9 gennaio 2015

Trote in carpione






Il carpione è un'antica ricetta che serviva per conservare gli alimenti, infatti, oltre le trote si posso mettere “via” uova, verdure e carne.
Essendo una tecnica di conservazione, la bagna deve coprire l'alimento, non deve essere asciutto.
Per gustarlo al meglio, consiglio di prepararlo il giorno prima e farlo riposare.

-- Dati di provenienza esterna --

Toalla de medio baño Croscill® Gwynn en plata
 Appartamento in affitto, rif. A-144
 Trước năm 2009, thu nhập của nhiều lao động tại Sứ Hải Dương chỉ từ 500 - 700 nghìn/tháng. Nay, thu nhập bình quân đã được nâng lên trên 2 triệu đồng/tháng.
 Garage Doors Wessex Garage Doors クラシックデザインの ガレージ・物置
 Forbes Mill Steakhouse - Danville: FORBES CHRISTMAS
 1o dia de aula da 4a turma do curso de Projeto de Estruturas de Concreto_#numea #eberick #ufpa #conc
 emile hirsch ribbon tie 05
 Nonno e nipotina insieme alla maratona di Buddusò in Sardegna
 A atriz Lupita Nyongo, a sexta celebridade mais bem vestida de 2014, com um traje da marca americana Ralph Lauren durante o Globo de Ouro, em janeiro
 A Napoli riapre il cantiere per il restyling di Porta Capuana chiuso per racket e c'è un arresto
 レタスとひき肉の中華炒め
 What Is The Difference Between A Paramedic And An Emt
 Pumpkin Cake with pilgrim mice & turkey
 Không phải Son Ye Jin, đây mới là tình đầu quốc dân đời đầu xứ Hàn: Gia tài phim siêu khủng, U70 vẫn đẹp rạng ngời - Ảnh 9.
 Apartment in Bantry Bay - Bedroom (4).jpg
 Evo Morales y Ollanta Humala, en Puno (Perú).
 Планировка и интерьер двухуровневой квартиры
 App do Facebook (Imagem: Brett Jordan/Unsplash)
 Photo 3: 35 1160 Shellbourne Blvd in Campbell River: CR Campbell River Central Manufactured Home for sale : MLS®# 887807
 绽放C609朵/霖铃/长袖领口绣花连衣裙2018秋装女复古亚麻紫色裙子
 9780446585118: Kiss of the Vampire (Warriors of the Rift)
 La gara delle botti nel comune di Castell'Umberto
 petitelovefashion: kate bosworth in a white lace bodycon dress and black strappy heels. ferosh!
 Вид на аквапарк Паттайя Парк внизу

4 trote di circa 300 g ciascuna
4 foglie di salvia
2 foglie di alloro
1 cipolla bianca
1 bicchiere di vino bianco secco
1/2 bicchiere di aceto bianco
burro
farina doppio zero
sale


Pulite le trote, eliminando le interiora, la testa e le squame, sfilettatele, se non siete abili, fatevelo fare dal pescivendolo.
Lavate i filetti e asciugateli, impanateli nella farina, e friggeteli nel burro.
Una volta cotte, lasciateli asciugare sulla carta assorbente e salate.
In una pentole a parte, fate rosolare le cipolle, che precedentemente avrete tagliato a fettine sottili; quando saranno trasparenti, e quindi cotte, colateci sopra il vino e l'aceto, unite la salvia e le trote fritte.
Fate raffreddare e conservate in un contenitore ermetico.
Le trote si possono consumare appena fredde, ma è meglio lasciarle riposare per un giorno intero
 





1 commento:

  1. una ricetta che personalmente non apprezzo in modo particolare...
    la cipolla la uso molto poco in cucina, quasi mai col pesce...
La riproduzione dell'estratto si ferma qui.